Text2Traffic: A Text-to-Image Generation and Editing Method for Traffic Scenes
Feng Lv, Haoxuan Feng, Zilu Zhang, Chunlong Xia, Yanfeng Li
TL;DR
This work tackles the challenge of generating and editing realistic traffic-scene imagery from textual prompts by proposing Text2Traffic, a unified framework that uses controllable mask regions to jointly handle generation and editing. It combines a multi-view (vehicle-side and roadside) dataset with a two-stage training regime to improve text-image alignment and visual fidelity, and introduces a restoration-based fine-tuning approach with a region-weighted loss to emphasize small but critical elements. A prompt-aligned, LLM-assisted refinement further enhances semantic coherence. Experiments show strong performance in both generation and editing across perspectives, offering a practical pathway for generating diverse, high-quality traffic scene data for intelligent transportation applications.
Abstract
With the rapid advancement of intelligent transportation systems, text-driven image generation and editing techniques have demonstrated significant potential in providing rich, controllable visual scene data for applications such as traffic monitoring and autonomous driving. However, several challenges remain, including insufficient semantic richness of generated traffic elements, limited camera viewpoints, low visual fidelity of synthesized images, and poor alignment between textual descriptions and generated content.

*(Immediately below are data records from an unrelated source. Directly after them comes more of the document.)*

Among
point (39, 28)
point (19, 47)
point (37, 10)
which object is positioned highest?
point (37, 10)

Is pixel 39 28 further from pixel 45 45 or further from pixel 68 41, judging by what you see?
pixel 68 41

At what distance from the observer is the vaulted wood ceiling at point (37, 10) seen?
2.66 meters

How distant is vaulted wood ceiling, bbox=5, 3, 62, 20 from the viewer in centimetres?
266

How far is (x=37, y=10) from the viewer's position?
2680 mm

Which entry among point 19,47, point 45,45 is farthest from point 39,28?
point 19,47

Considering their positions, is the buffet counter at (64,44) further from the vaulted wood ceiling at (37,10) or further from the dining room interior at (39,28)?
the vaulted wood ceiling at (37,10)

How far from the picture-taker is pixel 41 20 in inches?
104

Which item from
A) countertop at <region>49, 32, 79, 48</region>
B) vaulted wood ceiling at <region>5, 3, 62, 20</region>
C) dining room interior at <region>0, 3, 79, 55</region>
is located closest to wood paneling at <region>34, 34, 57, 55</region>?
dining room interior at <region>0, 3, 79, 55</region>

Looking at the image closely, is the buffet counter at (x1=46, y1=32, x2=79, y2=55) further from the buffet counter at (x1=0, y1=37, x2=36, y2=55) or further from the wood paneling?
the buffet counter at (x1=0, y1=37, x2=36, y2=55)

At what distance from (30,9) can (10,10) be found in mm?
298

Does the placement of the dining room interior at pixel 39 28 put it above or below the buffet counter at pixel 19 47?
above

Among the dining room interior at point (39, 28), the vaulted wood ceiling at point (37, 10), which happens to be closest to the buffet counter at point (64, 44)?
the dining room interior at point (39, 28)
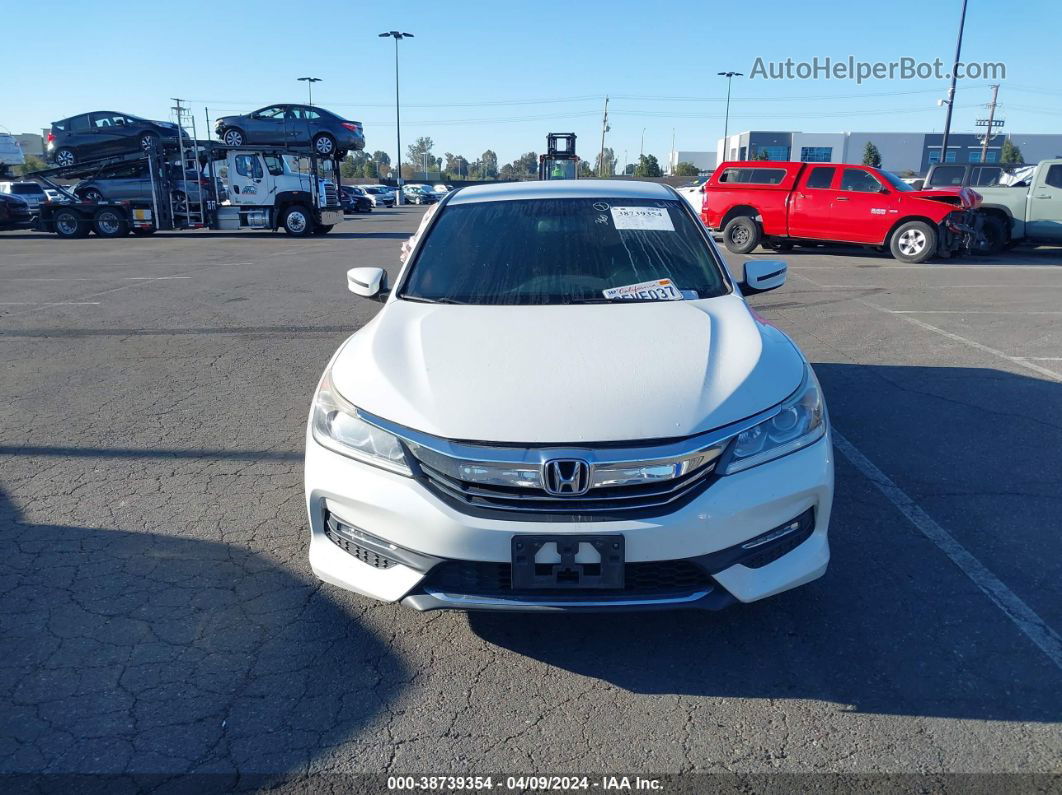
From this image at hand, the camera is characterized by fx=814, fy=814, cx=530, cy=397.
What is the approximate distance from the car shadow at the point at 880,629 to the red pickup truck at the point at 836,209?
12624 millimetres

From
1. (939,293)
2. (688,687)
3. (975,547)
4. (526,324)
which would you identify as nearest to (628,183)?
(526,324)

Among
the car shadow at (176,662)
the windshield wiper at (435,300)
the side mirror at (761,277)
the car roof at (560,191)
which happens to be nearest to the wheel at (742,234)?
the car roof at (560,191)

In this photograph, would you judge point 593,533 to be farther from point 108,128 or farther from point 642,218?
point 108,128

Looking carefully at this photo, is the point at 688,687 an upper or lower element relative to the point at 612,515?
lower

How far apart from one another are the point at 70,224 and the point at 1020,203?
25.6 meters

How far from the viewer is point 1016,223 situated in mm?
16719

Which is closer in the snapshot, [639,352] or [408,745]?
[408,745]

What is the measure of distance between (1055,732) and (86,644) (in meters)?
3.32

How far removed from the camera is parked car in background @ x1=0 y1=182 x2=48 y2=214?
27506 millimetres

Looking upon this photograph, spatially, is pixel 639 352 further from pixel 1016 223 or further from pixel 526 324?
pixel 1016 223

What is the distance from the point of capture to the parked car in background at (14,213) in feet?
86.0

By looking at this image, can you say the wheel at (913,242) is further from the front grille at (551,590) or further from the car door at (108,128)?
the car door at (108,128)

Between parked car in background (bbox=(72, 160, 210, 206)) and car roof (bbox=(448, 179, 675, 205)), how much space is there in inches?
906

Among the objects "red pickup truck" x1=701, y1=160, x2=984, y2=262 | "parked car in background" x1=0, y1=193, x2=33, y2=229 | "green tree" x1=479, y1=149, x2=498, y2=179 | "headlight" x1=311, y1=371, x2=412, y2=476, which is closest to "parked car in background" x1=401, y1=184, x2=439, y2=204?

To address these issues, we propose a unified text-driven framework for both image generation and editing, leveraging a controllable mask mechanism to seamlessly integrate the two tasks. Furthermore, we incorporate both vehicle-side and roadside multi-view data to enhance the geometric diversity of traffic scenes. Our training strategy follows a two-stage paradigm: first, we perform conceptual learning using large-scale coarse-grained text-image data; then, we fine-tune with fine-grained descriptive data to enhance text-image alignment and detail quality. Additionally, we introduce a mask-region-weighted loss that dynamically emphasizes small yet critical regions during training, thereby substantially enhancing the generation fidelity of small-scale traffic elements. Extensive experiments demonstrate that our method achieves leading performance in text-based image generation and editing within traffic scenes.